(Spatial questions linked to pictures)
________________
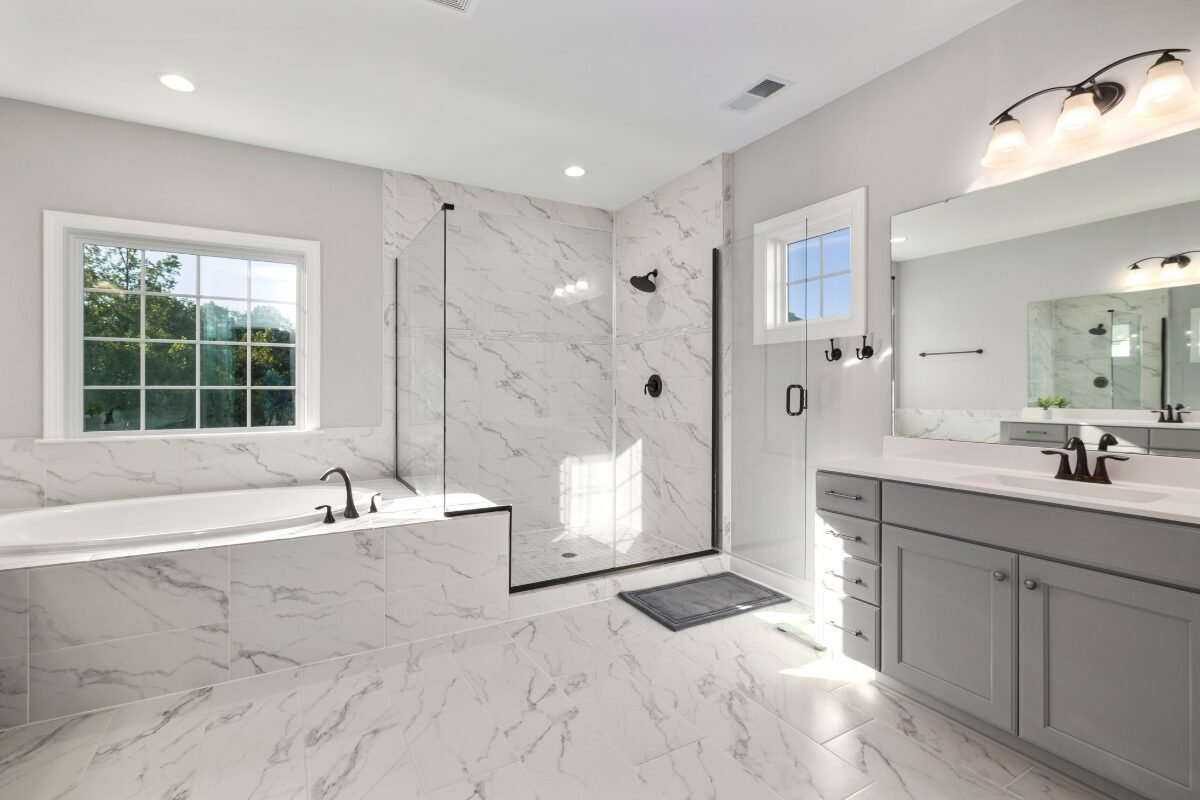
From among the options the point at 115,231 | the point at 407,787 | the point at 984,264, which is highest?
the point at 115,231

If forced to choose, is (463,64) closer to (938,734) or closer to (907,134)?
(907,134)

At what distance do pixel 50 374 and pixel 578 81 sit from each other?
303 centimetres

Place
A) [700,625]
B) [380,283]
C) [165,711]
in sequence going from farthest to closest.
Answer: [380,283]
[700,625]
[165,711]

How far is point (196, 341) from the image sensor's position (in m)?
3.35

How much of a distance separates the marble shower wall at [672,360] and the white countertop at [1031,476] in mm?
1292

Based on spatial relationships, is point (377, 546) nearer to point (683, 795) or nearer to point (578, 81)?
point (683, 795)

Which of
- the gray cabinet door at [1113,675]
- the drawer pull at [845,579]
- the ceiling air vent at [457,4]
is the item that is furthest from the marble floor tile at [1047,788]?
the ceiling air vent at [457,4]

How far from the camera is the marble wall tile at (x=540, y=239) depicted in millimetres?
3596

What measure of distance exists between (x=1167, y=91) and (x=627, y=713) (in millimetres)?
2646

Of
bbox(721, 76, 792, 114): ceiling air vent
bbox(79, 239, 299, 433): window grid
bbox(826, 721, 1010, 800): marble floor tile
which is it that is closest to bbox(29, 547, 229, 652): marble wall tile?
bbox(79, 239, 299, 433): window grid

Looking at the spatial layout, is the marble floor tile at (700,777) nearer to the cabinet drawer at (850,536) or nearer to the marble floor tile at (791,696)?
the marble floor tile at (791,696)

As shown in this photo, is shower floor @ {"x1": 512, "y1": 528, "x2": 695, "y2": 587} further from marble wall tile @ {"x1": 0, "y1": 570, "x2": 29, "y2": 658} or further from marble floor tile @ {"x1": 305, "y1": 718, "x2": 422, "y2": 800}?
marble wall tile @ {"x1": 0, "y1": 570, "x2": 29, "y2": 658}

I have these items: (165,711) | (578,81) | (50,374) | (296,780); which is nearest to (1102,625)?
(296,780)

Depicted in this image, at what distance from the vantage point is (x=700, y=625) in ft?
9.09
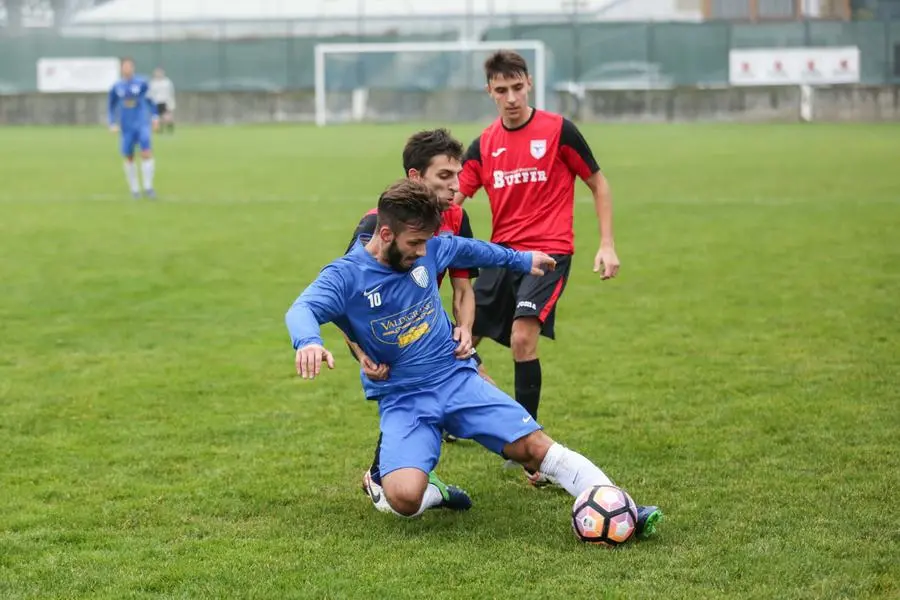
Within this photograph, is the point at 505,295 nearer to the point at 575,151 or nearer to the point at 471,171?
the point at 471,171

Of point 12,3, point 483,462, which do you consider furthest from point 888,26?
point 483,462

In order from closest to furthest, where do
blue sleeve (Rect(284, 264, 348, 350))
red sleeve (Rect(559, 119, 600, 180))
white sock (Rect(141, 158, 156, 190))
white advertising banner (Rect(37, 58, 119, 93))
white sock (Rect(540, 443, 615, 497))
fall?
blue sleeve (Rect(284, 264, 348, 350)) → white sock (Rect(540, 443, 615, 497)) → red sleeve (Rect(559, 119, 600, 180)) → white sock (Rect(141, 158, 156, 190)) → white advertising banner (Rect(37, 58, 119, 93))

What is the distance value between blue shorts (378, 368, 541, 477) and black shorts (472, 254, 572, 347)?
3.88 feet

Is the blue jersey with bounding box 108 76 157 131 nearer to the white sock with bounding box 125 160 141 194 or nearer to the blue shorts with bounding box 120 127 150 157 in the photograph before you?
the blue shorts with bounding box 120 127 150 157

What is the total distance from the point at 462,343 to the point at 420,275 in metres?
0.41

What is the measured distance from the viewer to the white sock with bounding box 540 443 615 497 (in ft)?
18.2

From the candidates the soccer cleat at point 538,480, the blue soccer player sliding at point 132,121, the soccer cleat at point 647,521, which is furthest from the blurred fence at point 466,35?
the soccer cleat at point 647,521

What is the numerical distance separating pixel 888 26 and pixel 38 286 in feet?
109

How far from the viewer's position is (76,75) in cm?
4406

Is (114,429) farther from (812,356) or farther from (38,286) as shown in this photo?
(38,286)

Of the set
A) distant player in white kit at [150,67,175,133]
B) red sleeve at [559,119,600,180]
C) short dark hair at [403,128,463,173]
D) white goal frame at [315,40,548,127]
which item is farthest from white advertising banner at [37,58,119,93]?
short dark hair at [403,128,463,173]

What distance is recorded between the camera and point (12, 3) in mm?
46469

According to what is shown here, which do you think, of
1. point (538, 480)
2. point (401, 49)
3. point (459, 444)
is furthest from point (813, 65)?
point (538, 480)

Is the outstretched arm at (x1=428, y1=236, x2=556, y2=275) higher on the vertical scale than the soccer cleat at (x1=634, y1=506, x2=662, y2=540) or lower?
higher
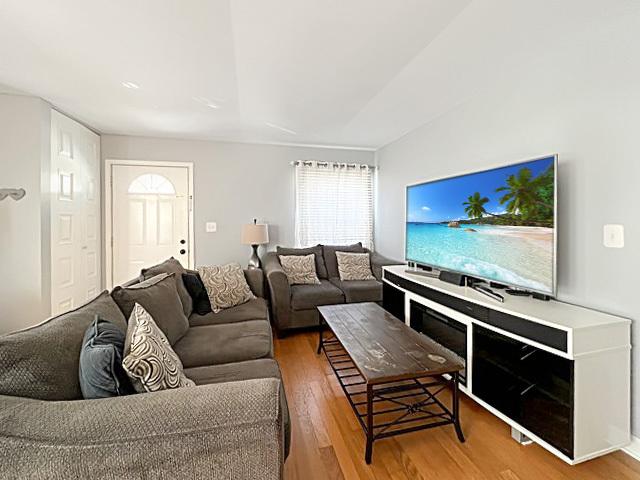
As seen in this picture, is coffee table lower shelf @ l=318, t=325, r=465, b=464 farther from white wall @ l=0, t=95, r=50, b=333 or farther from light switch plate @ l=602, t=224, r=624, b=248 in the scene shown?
white wall @ l=0, t=95, r=50, b=333

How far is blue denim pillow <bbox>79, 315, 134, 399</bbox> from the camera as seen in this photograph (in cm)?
99

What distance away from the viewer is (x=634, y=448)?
164 centimetres

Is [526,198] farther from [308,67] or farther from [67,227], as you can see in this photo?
[67,227]

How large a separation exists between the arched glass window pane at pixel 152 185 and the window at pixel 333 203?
174 cm

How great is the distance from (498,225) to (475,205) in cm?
27

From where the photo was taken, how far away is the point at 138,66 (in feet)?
7.69

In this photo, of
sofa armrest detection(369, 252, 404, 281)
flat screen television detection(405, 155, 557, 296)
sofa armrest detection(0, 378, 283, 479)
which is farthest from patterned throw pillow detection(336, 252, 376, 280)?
sofa armrest detection(0, 378, 283, 479)

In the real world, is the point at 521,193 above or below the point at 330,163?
below

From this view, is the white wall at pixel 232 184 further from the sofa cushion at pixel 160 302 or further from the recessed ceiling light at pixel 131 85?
the sofa cushion at pixel 160 302

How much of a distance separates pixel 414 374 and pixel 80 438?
53.8 inches

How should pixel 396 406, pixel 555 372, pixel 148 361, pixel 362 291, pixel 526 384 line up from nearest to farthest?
pixel 148 361 < pixel 555 372 < pixel 526 384 < pixel 396 406 < pixel 362 291

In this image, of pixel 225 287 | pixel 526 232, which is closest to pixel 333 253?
pixel 225 287

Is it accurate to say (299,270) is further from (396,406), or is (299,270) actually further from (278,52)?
(278,52)

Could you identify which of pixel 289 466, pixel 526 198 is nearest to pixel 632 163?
pixel 526 198
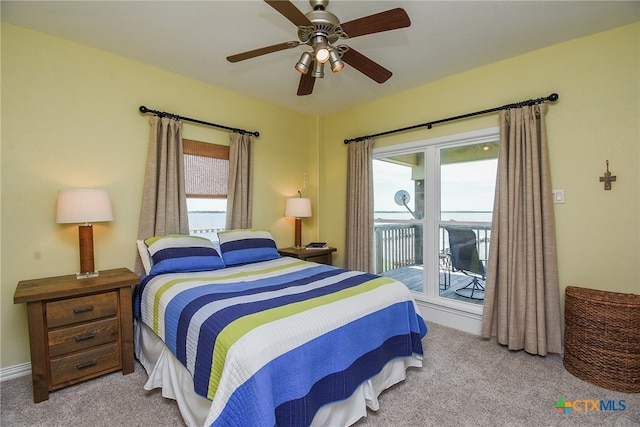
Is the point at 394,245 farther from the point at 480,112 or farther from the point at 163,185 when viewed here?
the point at 163,185

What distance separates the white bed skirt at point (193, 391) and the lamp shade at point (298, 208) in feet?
6.61

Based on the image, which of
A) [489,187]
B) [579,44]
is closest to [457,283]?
[489,187]

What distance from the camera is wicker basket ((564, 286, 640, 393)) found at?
1.93 m

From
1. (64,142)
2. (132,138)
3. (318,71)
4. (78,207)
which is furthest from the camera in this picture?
(132,138)

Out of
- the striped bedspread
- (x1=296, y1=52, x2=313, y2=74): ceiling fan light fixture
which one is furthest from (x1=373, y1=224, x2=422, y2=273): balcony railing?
(x1=296, y1=52, x2=313, y2=74): ceiling fan light fixture

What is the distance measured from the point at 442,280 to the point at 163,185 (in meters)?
3.15

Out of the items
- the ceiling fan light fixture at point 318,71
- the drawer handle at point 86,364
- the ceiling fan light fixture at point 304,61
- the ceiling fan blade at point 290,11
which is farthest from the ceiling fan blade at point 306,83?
the drawer handle at point 86,364

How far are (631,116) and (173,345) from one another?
11.8ft

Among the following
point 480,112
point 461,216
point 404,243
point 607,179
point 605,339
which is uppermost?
point 480,112

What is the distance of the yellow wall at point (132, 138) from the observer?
2.18 m

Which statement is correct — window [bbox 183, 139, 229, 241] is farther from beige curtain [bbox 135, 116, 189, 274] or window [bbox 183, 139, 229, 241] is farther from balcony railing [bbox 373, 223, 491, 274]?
balcony railing [bbox 373, 223, 491, 274]

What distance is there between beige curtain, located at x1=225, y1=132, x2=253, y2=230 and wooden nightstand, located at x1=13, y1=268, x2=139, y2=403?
1.28 metres

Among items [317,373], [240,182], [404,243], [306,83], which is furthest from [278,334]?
[404,243]

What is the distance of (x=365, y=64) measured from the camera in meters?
2.02
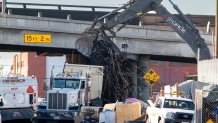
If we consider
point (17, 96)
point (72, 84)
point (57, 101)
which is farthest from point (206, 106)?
point (72, 84)

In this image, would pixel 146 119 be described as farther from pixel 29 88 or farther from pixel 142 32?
pixel 142 32

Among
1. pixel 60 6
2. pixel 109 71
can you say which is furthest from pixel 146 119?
pixel 60 6

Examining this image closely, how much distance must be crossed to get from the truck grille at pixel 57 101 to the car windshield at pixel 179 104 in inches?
372

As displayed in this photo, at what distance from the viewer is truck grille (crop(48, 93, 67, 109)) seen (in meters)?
40.2

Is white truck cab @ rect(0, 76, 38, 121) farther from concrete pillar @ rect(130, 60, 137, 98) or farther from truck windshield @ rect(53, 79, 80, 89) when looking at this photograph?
concrete pillar @ rect(130, 60, 137, 98)

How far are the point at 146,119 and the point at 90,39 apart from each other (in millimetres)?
14233

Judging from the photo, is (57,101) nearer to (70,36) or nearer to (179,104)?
(179,104)

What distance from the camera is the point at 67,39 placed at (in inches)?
2322

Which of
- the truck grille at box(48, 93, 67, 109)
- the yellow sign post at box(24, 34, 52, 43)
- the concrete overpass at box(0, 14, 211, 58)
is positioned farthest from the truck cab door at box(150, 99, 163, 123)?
the concrete overpass at box(0, 14, 211, 58)

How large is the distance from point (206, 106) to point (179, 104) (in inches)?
441

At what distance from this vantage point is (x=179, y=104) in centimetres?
3212

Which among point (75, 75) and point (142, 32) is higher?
point (142, 32)

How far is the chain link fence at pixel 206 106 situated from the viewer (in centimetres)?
2080

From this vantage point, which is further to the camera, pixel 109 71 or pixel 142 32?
pixel 142 32
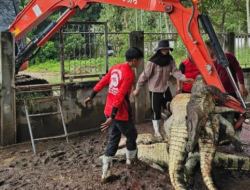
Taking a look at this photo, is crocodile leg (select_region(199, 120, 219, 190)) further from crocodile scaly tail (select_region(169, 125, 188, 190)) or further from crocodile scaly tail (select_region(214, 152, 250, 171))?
crocodile scaly tail (select_region(214, 152, 250, 171))

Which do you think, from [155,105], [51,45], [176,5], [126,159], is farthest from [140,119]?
[51,45]

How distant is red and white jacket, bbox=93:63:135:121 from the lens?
3787 millimetres

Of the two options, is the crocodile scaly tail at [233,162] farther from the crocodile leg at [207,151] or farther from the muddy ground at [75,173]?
the crocodile leg at [207,151]

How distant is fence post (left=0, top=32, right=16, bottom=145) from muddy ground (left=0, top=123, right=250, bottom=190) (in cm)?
29

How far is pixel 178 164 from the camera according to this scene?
3.43 metres

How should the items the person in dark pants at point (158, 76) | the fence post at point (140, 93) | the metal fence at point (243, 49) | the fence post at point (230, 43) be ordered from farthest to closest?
the metal fence at point (243, 49), the fence post at point (230, 43), the fence post at point (140, 93), the person in dark pants at point (158, 76)

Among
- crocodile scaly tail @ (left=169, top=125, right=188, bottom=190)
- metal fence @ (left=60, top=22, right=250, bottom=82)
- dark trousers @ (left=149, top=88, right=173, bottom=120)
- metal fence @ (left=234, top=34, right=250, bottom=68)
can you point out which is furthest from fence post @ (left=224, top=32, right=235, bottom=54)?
crocodile scaly tail @ (left=169, top=125, right=188, bottom=190)

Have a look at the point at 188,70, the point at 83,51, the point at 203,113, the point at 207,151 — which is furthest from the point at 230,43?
the point at 207,151

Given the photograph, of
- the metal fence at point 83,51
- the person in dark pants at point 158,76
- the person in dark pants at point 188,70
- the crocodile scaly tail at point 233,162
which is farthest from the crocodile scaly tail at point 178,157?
the metal fence at point 83,51

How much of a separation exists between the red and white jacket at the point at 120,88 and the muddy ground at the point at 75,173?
2.83 feet

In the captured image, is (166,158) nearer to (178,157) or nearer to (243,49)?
(178,157)

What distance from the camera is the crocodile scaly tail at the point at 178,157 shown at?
336 centimetres

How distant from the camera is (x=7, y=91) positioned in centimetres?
571

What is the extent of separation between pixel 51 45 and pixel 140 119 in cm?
1506
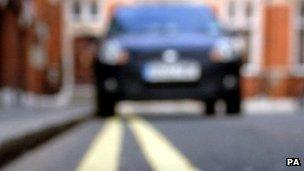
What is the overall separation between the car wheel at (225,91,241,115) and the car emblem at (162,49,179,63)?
35 centimetres

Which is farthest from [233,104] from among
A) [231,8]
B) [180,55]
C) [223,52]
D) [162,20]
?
[231,8]

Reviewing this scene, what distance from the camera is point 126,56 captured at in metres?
3.31

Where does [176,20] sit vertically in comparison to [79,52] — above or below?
above

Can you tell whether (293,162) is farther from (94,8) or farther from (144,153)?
(94,8)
________________
§ **Problem to solve**: From the data above, pull out each line that contains the string "captured", matching case exactly, and copy those lines.

§ **Solution below**:
In the captured image, is (166,158) nearer to (178,157) or nearer to (243,49)?
Reviewing this scene, what distance from the camera is point 126,56 captured at in metres?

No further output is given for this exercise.